My problems aren't as bad as those of others on this forum. My co-ordination is my main difficulty, and I have poor short-term memory. I don't have the same social problems as people on this forum, but I do have some.

Vicky, from what you have said, it seems that body language and intonation are completely foreign languages to you. For me, they are foreign, but I understand a little. I remember watching a French man and and English man have a conversation in a pub once. The French man more or less understoo English, and the English man more or less understood French. They both spoke in their native tongues and the other one understood the basics, enough to get by. However, they couldn't speak in the other person's language - their knowledge didn't extend that far.

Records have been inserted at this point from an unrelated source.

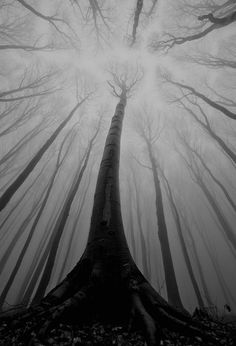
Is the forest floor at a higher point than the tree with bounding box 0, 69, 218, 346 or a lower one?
lower

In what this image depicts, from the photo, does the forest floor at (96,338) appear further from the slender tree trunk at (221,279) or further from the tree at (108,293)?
the slender tree trunk at (221,279)

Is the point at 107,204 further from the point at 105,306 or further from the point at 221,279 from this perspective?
the point at 221,279

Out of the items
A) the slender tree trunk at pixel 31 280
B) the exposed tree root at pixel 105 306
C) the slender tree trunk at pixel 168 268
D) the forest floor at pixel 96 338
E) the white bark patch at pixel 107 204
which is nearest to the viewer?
the forest floor at pixel 96 338

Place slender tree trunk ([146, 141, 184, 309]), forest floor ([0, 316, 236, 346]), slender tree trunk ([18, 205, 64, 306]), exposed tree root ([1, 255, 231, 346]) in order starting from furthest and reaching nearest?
slender tree trunk ([18, 205, 64, 306])
slender tree trunk ([146, 141, 184, 309])
exposed tree root ([1, 255, 231, 346])
forest floor ([0, 316, 236, 346])

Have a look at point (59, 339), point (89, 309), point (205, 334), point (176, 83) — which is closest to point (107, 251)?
point (89, 309)

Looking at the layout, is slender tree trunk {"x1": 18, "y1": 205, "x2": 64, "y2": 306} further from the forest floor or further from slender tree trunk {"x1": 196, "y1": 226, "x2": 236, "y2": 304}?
slender tree trunk {"x1": 196, "y1": 226, "x2": 236, "y2": 304}

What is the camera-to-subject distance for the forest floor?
129cm

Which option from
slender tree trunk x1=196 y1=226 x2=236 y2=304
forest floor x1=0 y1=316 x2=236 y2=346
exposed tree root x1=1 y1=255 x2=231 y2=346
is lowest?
forest floor x1=0 y1=316 x2=236 y2=346

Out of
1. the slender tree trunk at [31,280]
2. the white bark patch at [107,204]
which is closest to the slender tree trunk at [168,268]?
the white bark patch at [107,204]

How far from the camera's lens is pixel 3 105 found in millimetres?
19188

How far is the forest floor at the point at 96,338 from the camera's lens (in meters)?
1.29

That's what body language is like for me. I get the gist of what is going on, most of the time. But I can't really replicate it. I find it hard to sit still, look people in the eye (or even in their general direction) and I have this weird nervous twith with my hands which I'm not constantly aware of. Showing my feelings in my face doesn't come naturally to me. The thing is, people don't understand that body language is forign to me, so they don't make the same allowances they would if I struggled with their word-language. I keep getting told off for looking at people in the wrong way, or for staring at people, when I'm not. I try to mile at people and lopk at them , but I don't always remember, and sometimes 'm so busy concentrating on doing that that I forget what I'm saying/doing.